BinHab allows for the calculation of S-type and P-type habitable regions in stellar binary systems. P-type orbits occur when the planet orbits
both binary components, whereas in the case of S-type orbits the planet orbits only one of the binary components, with the second component
considered a perturbator. The selected approach considers a variety of aspects, which include:
Besides simple cases, the treatment of nonequal-mass systems and systems in elliptical orbits.
The consideration of a joint constraint, including orbital stability and a habitable region for a putative system planet through the stellar
radiative energy fluxes ("Radiative Habitable Zone"; RHZ), needs to be met.
The provision of a combined formalism for the assessment of both S-type and P-type habitability; in particular, through the solution of a
fourth-order polynomial, mathematical criteria are employed for the kind of system in which S-type and P-type habitability is realized.
The consideration of classical or revised planetary climate models; in the latter case, the stellar RHZ may also depend on the planetary mass.
The user-friendly option to choose different inner and outer limits for stellar RHZs.
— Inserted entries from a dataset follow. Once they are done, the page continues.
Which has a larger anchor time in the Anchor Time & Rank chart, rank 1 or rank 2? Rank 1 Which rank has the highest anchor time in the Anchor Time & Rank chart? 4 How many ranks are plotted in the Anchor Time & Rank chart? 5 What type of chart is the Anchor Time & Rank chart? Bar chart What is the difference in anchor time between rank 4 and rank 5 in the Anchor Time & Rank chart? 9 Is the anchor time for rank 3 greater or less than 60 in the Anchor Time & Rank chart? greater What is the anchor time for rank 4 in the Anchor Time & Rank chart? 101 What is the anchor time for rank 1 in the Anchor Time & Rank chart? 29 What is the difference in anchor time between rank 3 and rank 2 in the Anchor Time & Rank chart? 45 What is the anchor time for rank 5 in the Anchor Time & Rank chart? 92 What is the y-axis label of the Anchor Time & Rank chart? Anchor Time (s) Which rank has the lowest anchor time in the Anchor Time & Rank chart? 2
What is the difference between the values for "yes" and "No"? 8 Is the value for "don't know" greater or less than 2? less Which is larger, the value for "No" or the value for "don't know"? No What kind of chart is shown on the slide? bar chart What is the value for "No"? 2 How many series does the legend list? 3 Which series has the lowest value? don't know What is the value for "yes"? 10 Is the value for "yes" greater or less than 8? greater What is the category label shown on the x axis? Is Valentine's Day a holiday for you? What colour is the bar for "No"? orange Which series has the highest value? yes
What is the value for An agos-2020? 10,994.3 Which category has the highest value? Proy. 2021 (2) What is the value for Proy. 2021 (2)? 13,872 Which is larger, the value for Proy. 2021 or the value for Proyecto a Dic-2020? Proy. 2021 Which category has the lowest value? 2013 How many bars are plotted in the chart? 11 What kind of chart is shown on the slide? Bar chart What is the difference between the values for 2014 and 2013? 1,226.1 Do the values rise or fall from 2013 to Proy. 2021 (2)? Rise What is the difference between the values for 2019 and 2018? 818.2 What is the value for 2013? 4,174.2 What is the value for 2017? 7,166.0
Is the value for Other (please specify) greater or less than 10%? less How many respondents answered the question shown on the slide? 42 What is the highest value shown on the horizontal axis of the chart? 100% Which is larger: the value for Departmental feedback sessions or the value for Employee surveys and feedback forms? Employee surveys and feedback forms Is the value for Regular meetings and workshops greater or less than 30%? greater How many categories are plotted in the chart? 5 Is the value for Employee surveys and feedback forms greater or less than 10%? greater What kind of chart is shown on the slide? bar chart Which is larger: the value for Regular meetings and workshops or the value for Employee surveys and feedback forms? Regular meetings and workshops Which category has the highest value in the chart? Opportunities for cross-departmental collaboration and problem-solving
According to existing literature, those can be readily
related to the Conservative Habitable Zone (CHZ), General Habitable Zone (GHZ), or Recent Venus / Early Mars (RVEM) for the various systems
as defined for the Solar System and beyond.
In principle, five different cases of habitability are identified, which are: S-type and P-type habitability provided by the full extent of the RHZs;
habitability, where the RHZs are truncated by the additional constraint of planetary orbital stability (referred to as ST and PT-type, respectively,
for Truncated); and cases of no habitability at all. Regarding the treatment of planetary orbital stability, the formulae
of Holman & Wiegert (1999) [AJ 117, 621] are utilized.